Given request: Count the lines in the records below that contain the word "found". Give only the number.

Stored records
* Begin *

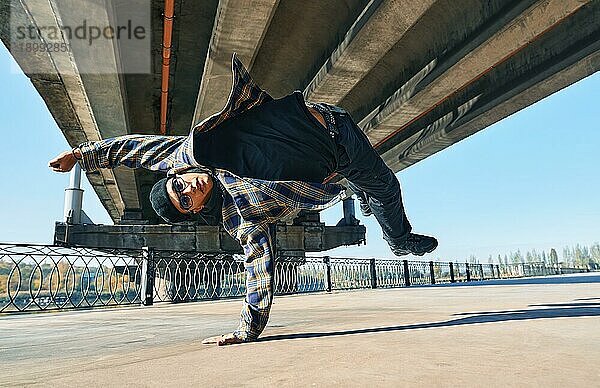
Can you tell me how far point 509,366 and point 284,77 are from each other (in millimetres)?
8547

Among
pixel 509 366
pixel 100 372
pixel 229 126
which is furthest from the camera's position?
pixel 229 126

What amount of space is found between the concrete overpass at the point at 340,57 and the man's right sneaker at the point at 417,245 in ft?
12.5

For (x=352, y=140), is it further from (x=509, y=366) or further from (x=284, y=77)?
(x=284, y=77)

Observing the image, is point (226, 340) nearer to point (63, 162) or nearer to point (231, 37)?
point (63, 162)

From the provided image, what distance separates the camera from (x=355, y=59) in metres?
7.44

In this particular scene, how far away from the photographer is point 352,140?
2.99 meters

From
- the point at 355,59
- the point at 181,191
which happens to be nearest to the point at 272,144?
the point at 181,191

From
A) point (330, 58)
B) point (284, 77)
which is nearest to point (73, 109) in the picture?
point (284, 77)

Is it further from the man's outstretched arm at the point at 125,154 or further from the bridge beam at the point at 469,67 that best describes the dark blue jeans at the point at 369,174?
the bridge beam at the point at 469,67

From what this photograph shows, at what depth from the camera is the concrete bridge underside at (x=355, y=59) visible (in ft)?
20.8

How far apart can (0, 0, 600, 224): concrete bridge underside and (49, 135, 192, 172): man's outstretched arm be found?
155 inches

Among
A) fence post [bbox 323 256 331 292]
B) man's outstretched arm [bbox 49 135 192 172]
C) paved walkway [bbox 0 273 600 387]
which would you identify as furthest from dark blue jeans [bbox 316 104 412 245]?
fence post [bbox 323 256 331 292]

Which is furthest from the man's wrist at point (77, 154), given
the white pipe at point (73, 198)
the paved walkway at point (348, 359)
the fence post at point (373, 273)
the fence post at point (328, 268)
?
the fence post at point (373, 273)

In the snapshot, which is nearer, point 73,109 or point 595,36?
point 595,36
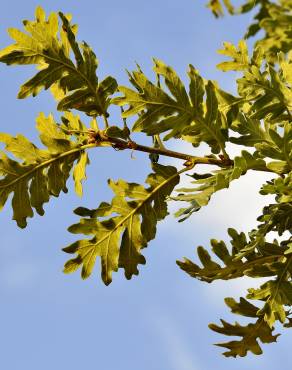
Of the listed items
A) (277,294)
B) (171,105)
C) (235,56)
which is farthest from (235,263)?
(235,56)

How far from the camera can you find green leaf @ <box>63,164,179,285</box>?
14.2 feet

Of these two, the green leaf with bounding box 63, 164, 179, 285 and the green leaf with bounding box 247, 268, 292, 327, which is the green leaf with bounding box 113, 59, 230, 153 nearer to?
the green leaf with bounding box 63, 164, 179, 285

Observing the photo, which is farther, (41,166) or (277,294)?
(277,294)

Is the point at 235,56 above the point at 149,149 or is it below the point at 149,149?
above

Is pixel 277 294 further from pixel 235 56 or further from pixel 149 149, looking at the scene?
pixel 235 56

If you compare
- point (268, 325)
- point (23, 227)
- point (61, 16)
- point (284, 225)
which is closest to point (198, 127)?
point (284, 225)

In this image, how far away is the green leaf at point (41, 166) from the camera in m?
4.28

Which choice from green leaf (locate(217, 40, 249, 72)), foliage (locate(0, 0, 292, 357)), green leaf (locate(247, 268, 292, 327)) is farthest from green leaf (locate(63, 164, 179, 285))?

* End *

Solution to this task: 2